You are viewing a plain text version of this content. The canonical link for it is here.
Posted to dev@tika.apache.org by kevin slote <ks...@gmail.com> on 2013/09/30 16:36:34 UTC
problem with the inputstream after calling the detect(InputStream in) method
Hi, I have been using tika for a while now without any problems and I am a
big fan of the software. I wanted to do my part and report what I suspect
might be a bug.
My code uses two different libraries, javaMail, java-libpst, and I am unit
testing with dumpster. When I send the email, the last unit test that I
built with dumbpster was to make sure that all of the attachments were
appended correctly, this failed. After doing some nitty and gritty
debugging, I discovered that if I positioned a
System.out.println(in.read()); directly before where I was calling tika,
it would yield the correct number on the console. However, if I used the
same command after where tiks was called for this case, it read -1.
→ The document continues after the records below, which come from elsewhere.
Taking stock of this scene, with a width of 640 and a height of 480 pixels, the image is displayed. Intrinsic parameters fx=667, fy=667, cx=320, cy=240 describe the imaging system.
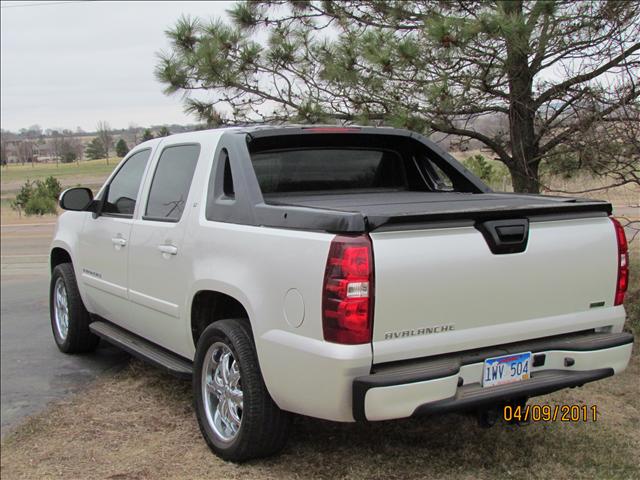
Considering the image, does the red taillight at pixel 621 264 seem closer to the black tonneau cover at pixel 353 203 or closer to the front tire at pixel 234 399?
the black tonneau cover at pixel 353 203

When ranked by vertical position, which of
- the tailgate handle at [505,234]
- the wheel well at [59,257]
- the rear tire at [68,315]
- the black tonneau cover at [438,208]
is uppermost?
the black tonneau cover at [438,208]

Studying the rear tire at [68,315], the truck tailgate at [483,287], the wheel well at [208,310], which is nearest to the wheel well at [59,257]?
the rear tire at [68,315]

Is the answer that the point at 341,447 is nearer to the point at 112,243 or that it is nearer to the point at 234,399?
the point at 234,399

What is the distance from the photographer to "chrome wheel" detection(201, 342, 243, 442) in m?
3.72

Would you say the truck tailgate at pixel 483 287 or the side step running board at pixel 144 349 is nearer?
the truck tailgate at pixel 483 287

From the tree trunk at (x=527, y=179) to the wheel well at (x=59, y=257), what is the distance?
4879 mm

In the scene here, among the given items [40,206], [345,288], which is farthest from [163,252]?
[40,206]

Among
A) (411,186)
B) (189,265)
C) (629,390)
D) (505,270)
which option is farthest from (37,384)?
(629,390)

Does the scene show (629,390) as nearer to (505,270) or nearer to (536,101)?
(505,270)

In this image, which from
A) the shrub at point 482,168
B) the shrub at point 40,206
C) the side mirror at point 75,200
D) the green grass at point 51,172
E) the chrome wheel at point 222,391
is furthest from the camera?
the shrub at point 40,206

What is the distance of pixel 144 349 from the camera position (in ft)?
15.6

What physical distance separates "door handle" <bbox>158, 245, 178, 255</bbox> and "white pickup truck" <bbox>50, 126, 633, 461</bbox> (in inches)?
0.7

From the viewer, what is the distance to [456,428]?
4.18 metres

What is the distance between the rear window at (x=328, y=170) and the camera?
176 inches
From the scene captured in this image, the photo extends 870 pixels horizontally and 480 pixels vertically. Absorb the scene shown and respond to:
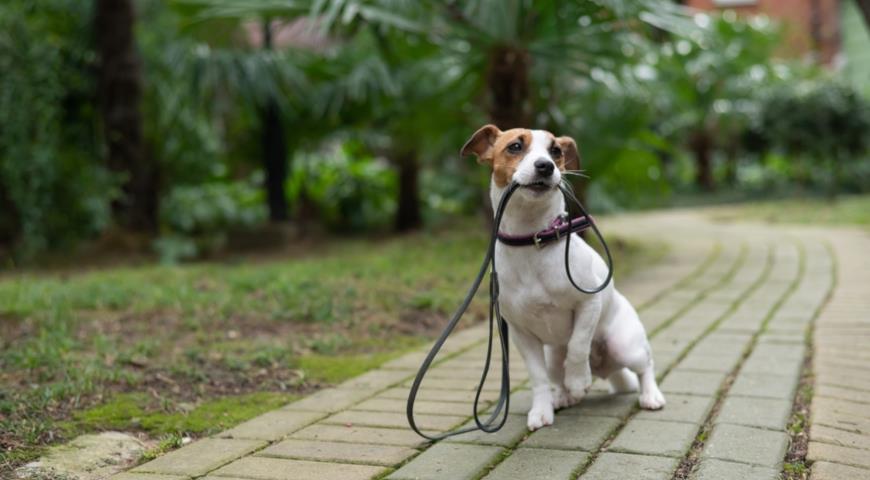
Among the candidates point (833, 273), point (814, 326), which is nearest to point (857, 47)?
point (833, 273)

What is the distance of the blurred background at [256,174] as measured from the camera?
380 cm

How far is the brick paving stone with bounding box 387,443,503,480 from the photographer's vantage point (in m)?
2.39

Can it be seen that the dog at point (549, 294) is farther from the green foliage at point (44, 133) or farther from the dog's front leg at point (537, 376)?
the green foliage at point (44, 133)

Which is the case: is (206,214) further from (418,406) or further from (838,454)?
(838,454)

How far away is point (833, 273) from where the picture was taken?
20.5 ft

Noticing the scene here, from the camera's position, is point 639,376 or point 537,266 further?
point 639,376

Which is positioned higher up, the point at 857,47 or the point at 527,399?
the point at 857,47

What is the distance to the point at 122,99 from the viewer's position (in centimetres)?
816

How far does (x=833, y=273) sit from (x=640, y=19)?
226 cm

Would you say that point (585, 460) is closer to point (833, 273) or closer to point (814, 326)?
point (814, 326)

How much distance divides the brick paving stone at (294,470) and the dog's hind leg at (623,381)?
1.08 m

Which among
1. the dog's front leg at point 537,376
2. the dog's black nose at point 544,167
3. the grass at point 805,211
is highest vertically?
the dog's black nose at point 544,167

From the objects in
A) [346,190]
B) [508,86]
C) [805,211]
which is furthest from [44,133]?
[805,211]

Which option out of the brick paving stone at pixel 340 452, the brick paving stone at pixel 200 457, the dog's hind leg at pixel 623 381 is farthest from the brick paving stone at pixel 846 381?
the brick paving stone at pixel 200 457
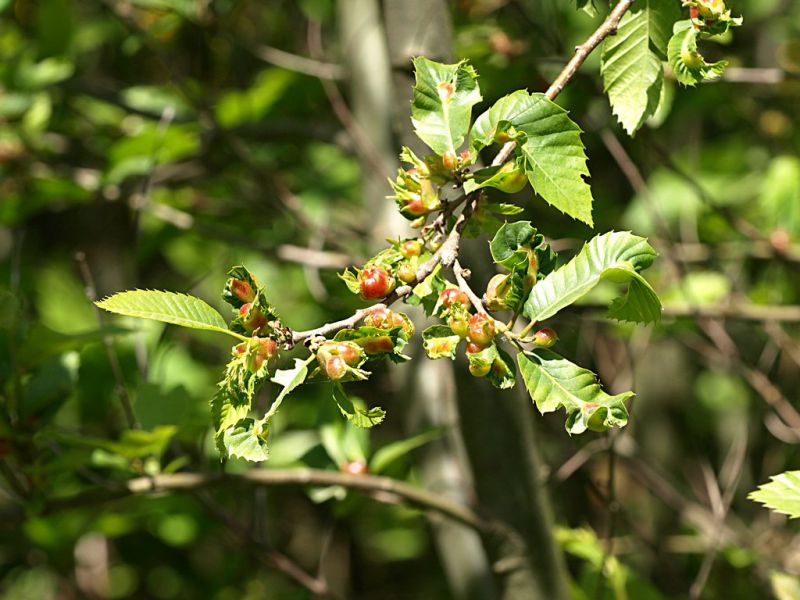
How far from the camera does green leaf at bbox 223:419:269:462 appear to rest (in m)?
0.68

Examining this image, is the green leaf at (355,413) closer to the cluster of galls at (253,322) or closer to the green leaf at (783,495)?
the cluster of galls at (253,322)

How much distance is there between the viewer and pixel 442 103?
766mm

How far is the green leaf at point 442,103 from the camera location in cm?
75

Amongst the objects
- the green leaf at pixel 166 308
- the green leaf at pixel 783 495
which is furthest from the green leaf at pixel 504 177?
the green leaf at pixel 783 495

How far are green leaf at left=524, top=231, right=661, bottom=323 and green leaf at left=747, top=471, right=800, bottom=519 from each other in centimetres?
24

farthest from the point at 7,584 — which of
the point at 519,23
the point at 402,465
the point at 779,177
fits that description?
the point at 779,177

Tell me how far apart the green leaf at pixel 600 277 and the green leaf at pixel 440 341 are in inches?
3.0

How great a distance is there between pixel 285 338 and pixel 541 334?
0.69 ft

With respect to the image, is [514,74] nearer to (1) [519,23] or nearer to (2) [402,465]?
(1) [519,23]

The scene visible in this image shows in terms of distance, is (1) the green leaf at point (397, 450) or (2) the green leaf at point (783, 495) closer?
(2) the green leaf at point (783, 495)

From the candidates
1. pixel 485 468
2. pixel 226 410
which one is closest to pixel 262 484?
pixel 485 468

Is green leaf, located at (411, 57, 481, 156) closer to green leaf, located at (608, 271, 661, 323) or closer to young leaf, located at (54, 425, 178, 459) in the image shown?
green leaf, located at (608, 271, 661, 323)

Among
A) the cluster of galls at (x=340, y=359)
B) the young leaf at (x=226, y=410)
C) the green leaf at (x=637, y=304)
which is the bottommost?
the young leaf at (x=226, y=410)

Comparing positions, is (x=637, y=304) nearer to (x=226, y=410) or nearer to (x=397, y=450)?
(x=226, y=410)
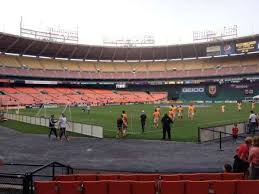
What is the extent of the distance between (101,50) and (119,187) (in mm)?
89102

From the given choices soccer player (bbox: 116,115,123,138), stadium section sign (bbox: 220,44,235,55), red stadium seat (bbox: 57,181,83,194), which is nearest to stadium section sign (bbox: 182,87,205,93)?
stadium section sign (bbox: 220,44,235,55)

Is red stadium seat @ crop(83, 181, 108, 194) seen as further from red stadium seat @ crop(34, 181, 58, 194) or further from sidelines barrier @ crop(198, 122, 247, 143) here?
sidelines barrier @ crop(198, 122, 247, 143)

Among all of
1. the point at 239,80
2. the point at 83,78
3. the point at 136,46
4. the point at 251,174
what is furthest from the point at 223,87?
the point at 251,174

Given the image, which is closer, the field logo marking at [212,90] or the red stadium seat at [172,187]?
the red stadium seat at [172,187]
public void sendAsEmail(PSTMessage email, String parent, String dir)
throws IOException, MessagingException, PSTException {
String subject = email.getSubject();
String to = primaryRecipientsEmail(email);
String from = email.getSenderEmailAddress();
if (!isValidEmailAddress(from)) {
from = "emptyFromString@placeholder.com";
}
Properties props = new Properties();
props.put("mail.transport.protocol", "smtp");
props.put("mail.smtp.host", "localhost");
props.put("mail.smtp.auth", "false");
props.put("mail.debug", "false");
props.put("mail.smtp.port", "3025");//change back to 25
Session session = Session.getDefaultInstance(props);
Transport transport = session.getTransport("smtp");
transport.connect();
Message message = new MimeMessage(session);
message.addHeader("Parent-Info", parent);
message.addHeader("directory", dir);
message.setSubject(subject);
messageBodyPart.setText(email.getBody());
multipart.addBodyPart(messageBodyPart);
message.setFrom(new InternetAddress(from));
message.setRecipients(Message.RecipientType.TO<http://message.recipienttype.to/>,
InternetAddress
.parse(to));
try {
String transportHeaders = email.getTransportMessageHeaders();
String[] headers = parseTransporHeaders(transportHeaders);
for (String header : headers) {
messageBodyPart.addHeaderLine(header);
multipart.addBodyPart(messageBodyPart);
}
} catch (Exception e) {
log.info("missing chunk is transport headers: " + e);
}
try {
if(email.hasAttachments()){
int attachmentIndex = 0;
while (attachmentIndex < email.getNumberOfAttachments()) {
PSTAttachment attachment = email.getAttachment(attachmentIndex);
InputStream in= attachment.getFileInputStream();
if (attachment.getAttachMethod() !=
PSTAttachment.ATTACHMENT_METHOD_EMBEDDED
&& attachment.getAttachMethod() !=
PSTAttachment.ATTACHMENT_METHOD_OLE) {
String filename = attachment.getFilename();
String mime = tika.detect(in); //here is where I
called tika for use in a method that has since been depreciated.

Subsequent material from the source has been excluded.